Melbourne, Jan 15: A lot of people are angry at Novak Djokovic. And his sponsors may just wait it out.
The world’s top-ranked men’s tennis player is the top seed and defending champion at the Australian Open. But it’s unclear if he can compete Monday after Australian officials again revoked his visa because he lacks a COVID-19 vaccine, leaving his attorneys to appeal his possible deportation.
The Serbian, known for his gluten-free diet and use of hyperbaric chambers, isn’t giving up the fight to seek his 21st Grand Slam. It’s his chance to overtake Roger Federer and Rafael Nadal as the men’s recordholder — and every brand loves a winner.
So far, there’s no sign Djokovic’s sponsors, including French automaker Peugeot, clothing brand Lacoste and Swiss watch maker Hublot, plan to drop him. He has $30 million worth of endorsement deals, according to Forbes, making him among the highest-paid athletes in the world. Still, he has never had the broad appeal of Federer, who makes triple the amount from endorsements despite losing his No. 1 crown years ago and being sidelined with injuries.
Federer’s squeaky clean image, underscored by his calm demeanour on court, has won him near universal adoration by fans and officials. Djokovic, meanwhile, has his brash moments like smashing his racquet and confronting referees, which some brands may be gambling is a hit with fans.
There is a line though, and one thing sponsors have to determine is whether an athlete acted illegally or immorally if they want to try to use a bad behaviour exit clause in a contract, said Tim Crow, a U.K. sports marketing consultant.
In Djokovic’s case, that’s pretty nuanced, Crow said. If he’s allowed to play, and wins, there will be even less pressure for sponsors to act.

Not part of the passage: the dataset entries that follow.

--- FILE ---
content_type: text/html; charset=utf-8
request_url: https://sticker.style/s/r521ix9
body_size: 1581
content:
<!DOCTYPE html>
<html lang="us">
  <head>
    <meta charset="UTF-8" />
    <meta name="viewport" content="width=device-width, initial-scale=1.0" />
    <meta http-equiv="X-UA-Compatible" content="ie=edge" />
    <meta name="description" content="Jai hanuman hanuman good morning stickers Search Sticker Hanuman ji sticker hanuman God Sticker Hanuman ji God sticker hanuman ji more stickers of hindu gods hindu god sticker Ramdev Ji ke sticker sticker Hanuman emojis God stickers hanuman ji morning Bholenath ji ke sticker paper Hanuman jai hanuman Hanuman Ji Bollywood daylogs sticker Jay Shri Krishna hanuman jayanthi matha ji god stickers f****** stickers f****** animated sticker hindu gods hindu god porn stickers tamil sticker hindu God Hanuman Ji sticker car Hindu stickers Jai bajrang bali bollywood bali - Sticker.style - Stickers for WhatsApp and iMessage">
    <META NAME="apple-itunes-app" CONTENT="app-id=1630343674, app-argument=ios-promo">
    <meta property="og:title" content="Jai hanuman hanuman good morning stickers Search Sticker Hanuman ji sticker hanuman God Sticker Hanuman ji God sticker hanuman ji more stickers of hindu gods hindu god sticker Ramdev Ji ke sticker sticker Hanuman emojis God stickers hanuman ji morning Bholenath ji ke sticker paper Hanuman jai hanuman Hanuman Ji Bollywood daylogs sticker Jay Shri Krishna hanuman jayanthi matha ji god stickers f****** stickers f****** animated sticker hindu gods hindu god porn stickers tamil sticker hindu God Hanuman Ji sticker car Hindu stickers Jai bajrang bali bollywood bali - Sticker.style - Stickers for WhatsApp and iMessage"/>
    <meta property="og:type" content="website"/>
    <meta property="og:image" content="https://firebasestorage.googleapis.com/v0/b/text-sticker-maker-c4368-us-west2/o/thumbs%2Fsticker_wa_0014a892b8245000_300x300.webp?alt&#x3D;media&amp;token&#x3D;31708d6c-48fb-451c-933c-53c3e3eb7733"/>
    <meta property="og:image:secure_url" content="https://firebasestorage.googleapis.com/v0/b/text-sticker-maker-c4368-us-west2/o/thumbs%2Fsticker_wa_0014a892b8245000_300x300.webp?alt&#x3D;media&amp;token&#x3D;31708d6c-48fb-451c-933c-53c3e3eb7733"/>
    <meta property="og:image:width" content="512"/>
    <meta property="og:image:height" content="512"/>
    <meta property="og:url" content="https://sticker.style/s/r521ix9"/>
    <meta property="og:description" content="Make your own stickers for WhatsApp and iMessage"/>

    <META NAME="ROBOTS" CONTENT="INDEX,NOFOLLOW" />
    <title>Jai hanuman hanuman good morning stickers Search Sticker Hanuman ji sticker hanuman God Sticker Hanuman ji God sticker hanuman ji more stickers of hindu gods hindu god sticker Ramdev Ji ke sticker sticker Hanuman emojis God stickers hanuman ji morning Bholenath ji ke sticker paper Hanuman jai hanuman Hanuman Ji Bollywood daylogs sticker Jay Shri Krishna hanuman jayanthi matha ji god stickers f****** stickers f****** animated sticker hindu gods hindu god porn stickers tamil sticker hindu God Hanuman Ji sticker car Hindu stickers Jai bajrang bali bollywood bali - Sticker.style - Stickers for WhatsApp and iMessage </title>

‘He will be labeled as the most successful male player of all time, and I think that provides a reason for sponsors to be more willing to take that risk and remain with the athlete,’ said Ceyda Mumcu, professor of sports management at the University of New Haven.
Assessing the public relations aspect is complex. Fan opinion around Djokovic is polarized. He’s a national hero in his native Serbia. Australians have mostly turned against him, but the rest of the world is more divided, Crow said. If he had major health care companies as backers, they might have different reactions than a consumer-products company like a watch or auto brand. And COVID-19 vaccines are themselves divisive. What happened to Aaron Rodgers, the football player who got COVID-19 in November after misleading the NFL about his vaccination status, illustrates how different companies make assessments based on their brand values. He was dropped by a local health care company company. But a major backer, insurer State Farm, ramped his ad spots back up after briefly cutting back, according to an analysis by Apex Marketing Group.
Some of Djokovic’s sponsors tried to distance themselves from the situation and others, including Peugeot and Lacoste, declined requests for comment. But there was no sign any planned to cut ties. ‘Novak Djokovic is his own person,’ Swiss watch brand Hublot said. ‘We cannot comment on any of his personal decisions. Hublot will continue its partnership with the world number 1 tennis player.’ Austria’s Raffeissen Bank said its decision to sign Djokovic to a multiyear partnership was made long before the recent Australian Open headlines.
‘As Novak Djokovic’s sponsor, we are closely observing the current situation,’ the bank said. Sports fans rationalize athletes’ behavior if they are admirers — up to a point. It’s riskier if a transgression is tied to the actual performance of the sport, as in a doping scandal, or if it’s such an egregious criminal act that people all agree it’s wrong, said Americus Reed, professor of marketing at the Wharton School at the University of Pennsylvania.
Being against COVID-19 vaccines, or lying on paperwork, in our polarized world, may not rise to the level of nixing an athlete’s contract for bad behavior. Millions of people worldwide refuse to get vaccinated, despite assurances by public health authorities that they are safe and effective.
Still, ‘if you lose enough fans, then you’ll lose sponsors,’ said Nicole Melton, professor of sports management at University of Massachusetts Amherst.